There are seven rules of the faery kingdom that Halley Starr must never break:
1. No trespassing sacred faery territory
2. Don’t ever say thank you
3. Using a faery’s given name is a no-no
4. Never break a promise to a faery
5. Faery music is forbidden
6. Resist all faery food
7. And never, never fall in love with a faery
But Halley is cursed. Yeah. No joke. She can barely survive Omak High with that shard of ice in her heart. How could she possibly be a proper godmother and stop Rumpelstiltskin from taking the heir of the faery kingdom? And let’s be honest, there is no way she’ll go with Goldilocks (some hot faery guy) who won’t bother telling Halley his name or that she looks like she’s talking to herself when he’s around. Not a chance.

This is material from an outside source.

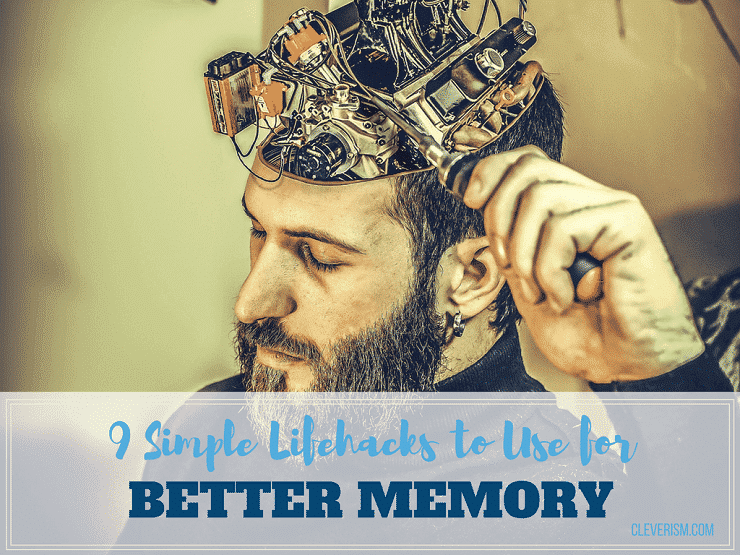 9 Simple Lifehacks to Use for Better Memory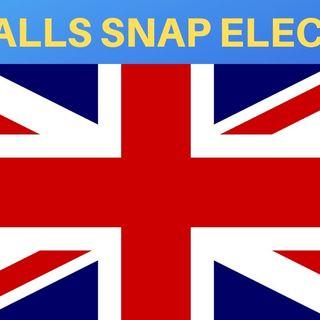 UK CALLS SNAP ELECTION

And really, who can blame her?
If Halley wants her heart back again, she can’t worry about the rules…
With a Kiss is 0.99$ for a limited time on Amazon. Go get your copy!
Stop the clock from striking twelve
Who is Bridgette anyway?
1. Loser of Omak High
2. Girl who rubs her fingers raw working fast food
3. Victim of the evil stepmother who runs the group home
4. Not-so-proud owner of a hearth where fire-starting goblins live
5. Asylum wannabe with occasional schizophrenic episodes
Not even Bridgette knows. Not that she can do anything about it. Besides, her godmother is supposed to save her, not the other way around! But Halley Starr is a little busy fighting Rumpelstiltskin flunkies and his beanstalk, so her godmother sends some rude faery guy to help Bridgette instead. It’s up to him to make sure she gets that true love’s kiss that will undo the banishment curse, except he seriously knows nothing about love or faery hunters, red riding hood, spindles…or high school!

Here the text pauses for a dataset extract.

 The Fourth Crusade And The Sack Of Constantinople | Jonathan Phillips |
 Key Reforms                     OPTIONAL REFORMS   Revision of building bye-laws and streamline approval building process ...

Even if he did, how is Bridgette supposed to find true love if everyone she loves disappears?
Will it be happily ever after or the end?
Daphne’s sister and stepsister are in big BIG trouble!
1. It’s the third and final day
2. Rumpelstiltskin plans to suck their powers dry
3. The queen wants them dead
4. The wolves switched sides
5. The world is about to end
6. And did they seriously expect to keep this all from Daphne?
Oh yeah, A LOT of trouble! Daphne Starr pricks her finger on a spindle and it awakens the power that was always within her. That’s a big time no no! Now Rumpelstiltskin and some evil queen are after her. Even more annoying, the biggest player at Omak High is a shapeshifter and he goes beast on her, dragging her into a beanstalk and getting them stuck in a time-warp. He won’t stop asking her to marry him to get to her powers. I mean, give up already! Sure, it’s cool when she scores matching boots with the weirdo cat, and some cute faery guy accidentally tags along for the ride, but…
Enough is enough already!
Halley and Bridgette had better get her out of this—especially since she only has until the battery runs out of her cell phone before she loses…to a beast.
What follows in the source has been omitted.